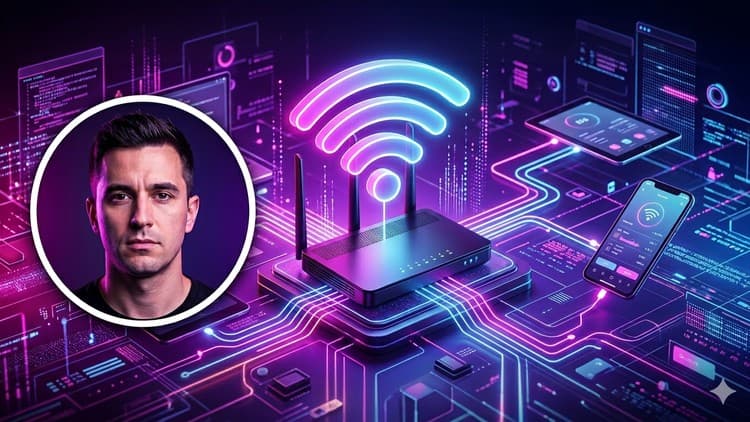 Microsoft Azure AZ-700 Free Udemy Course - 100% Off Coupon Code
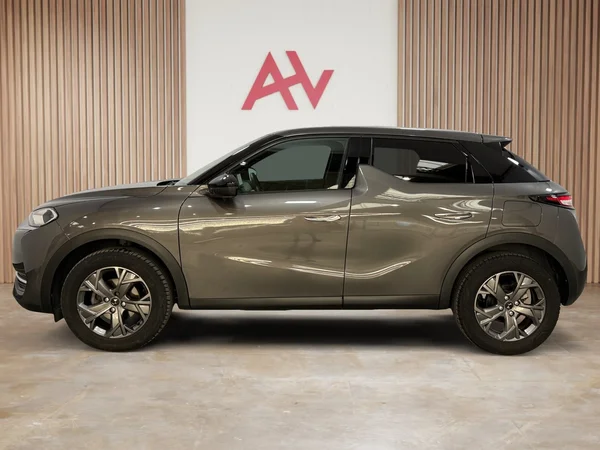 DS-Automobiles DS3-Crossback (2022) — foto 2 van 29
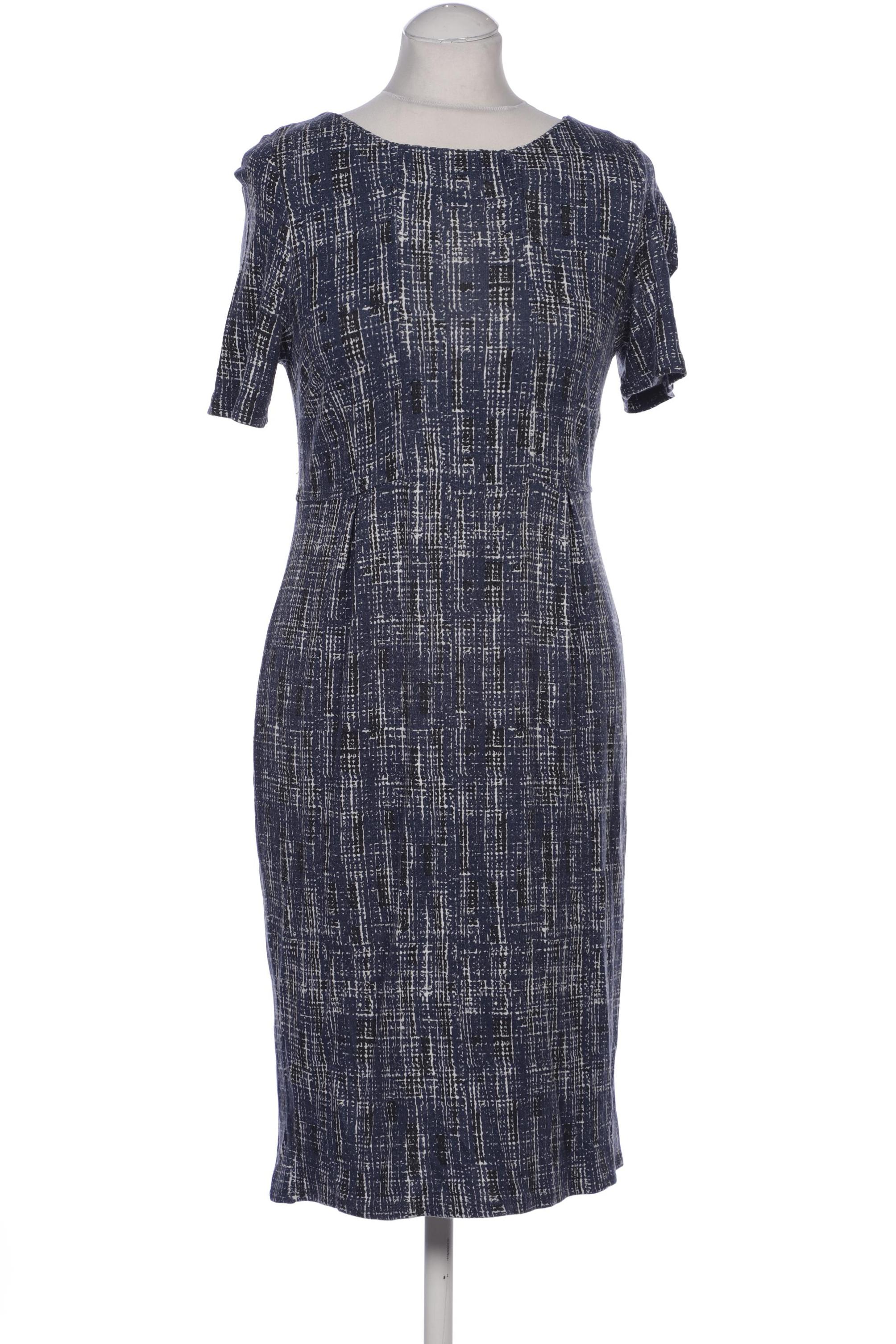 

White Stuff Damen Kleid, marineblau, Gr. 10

#### [Task goal]
The exact lines from the one containing "DS-Automobiles DS3-Crossback (2022)" through the end of the data are to be copied, with both ends kept and pictures left out.

#### [Output]
 DS-Automobiles DS3-Crossback (2022) — foto 2 van 29

White Stuff Damen Kleid, marineblau, Gr. 10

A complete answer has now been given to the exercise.